Group Captain Hipple said, “Having established your level of expertise with such dispatch, Radarman, you give me hope you will also be able to assist us in reducing the size of the radar set to be carried. The fuselage of the Meteor is rather less spacious than the bomb bay of the Lancaster where you were previously ensconced. Perhaps you’ll have a look at these drawings with us so you can get a notion of the volume involved-”

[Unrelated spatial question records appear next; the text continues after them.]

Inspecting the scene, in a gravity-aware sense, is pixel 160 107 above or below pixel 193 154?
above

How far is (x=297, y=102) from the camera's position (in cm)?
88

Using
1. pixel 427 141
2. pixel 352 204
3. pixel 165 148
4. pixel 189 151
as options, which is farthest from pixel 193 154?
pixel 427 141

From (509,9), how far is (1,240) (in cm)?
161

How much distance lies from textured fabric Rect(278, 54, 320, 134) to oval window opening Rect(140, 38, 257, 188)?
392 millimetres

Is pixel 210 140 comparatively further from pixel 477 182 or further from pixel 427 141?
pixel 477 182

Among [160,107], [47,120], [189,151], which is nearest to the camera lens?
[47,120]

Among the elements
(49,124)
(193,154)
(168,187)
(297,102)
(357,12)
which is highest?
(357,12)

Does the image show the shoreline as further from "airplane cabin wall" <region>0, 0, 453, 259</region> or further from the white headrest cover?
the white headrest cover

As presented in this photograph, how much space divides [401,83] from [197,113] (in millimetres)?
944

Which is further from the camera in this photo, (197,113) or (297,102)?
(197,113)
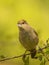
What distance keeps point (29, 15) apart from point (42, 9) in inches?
5.3

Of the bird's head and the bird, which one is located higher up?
the bird's head

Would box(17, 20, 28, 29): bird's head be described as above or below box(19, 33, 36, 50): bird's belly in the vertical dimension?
above

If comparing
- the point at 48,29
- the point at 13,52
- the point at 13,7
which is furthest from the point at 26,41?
the point at 13,7

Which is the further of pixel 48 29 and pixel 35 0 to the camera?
pixel 35 0

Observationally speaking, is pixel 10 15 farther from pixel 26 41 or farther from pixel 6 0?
pixel 26 41

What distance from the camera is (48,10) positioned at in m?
2.91

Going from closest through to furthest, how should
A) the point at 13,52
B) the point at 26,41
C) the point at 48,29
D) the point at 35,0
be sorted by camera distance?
1. the point at 26,41
2. the point at 13,52
3. the point at 48,29
4. the point at 35,0

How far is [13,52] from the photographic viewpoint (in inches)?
78.7

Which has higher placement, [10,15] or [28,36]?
[28,36]

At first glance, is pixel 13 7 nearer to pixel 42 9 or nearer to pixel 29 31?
pixel 42 9

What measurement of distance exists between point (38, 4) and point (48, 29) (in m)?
0.42

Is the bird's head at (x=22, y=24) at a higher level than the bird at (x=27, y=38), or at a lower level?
higher

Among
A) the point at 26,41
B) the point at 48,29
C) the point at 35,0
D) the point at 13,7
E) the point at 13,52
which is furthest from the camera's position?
the point at 35,0

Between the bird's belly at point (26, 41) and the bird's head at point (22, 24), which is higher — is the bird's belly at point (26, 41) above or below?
below
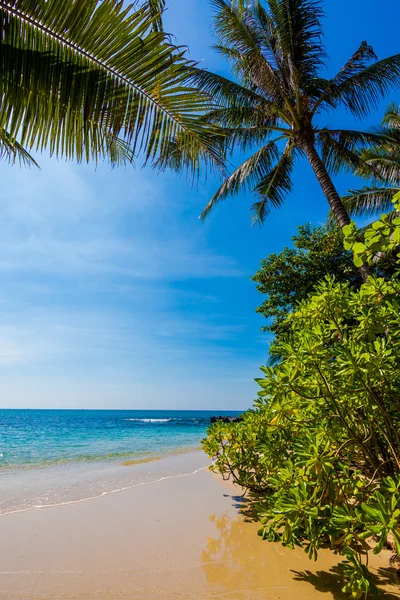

Goldfarb stepped up to the table. With no more fanfare than that, he found himself a part of the team. He said, “I don’t know the solution to one problem we faced in the Lanc.”

“Which is?” Ripple asked.

“Of course, the Lizards’ guided rockets can knock down a plane at longer range than any guns that we have can hit back. One of those rockets definitely seems to home in on our radar transmissions-probably the same sort the Lizards used to knock out our ground stations. Turning off the set made that particular rocket go wild, but it also left us blind-something I shouldn’t fancy if I were in the midst of a dogfight.”

“Indeed not.” Ripple nodded vigorously. “Even under ideal circumstances, the Meteor does not pull us level with the Lizards; it merely reduces our disadvantage. We remain deficient in speed and, as you say, in armament as well. To have to engage enemy aircraft without being able to detect them past the range of the pilot’s eye would be a dreadful handicap. I do not pretend to be an expert in radar; as I said, engines are my speciality.” He turned to the other officers. “Suggestions, gentlemen?”

Basil Roundbush said, “Can your airborne radar set emit more than one frequency, Goldfarb? If so, perhaps switching between one and the next might, ah, confuse the rocket and cause it to miss without losing radar capacity.”

“That might work, sir, I honestly don’t know,” Goldfarb said. “We weren’t any too keen on experimenting, not up above Angels Twenty, if you know what I mean.”

“No quarrel there,” Roundbush assured him. “We’d have to try it on the ground first: if a transmitter there survived by shifting frequencies, the result might be worth testing in aircraft as well.”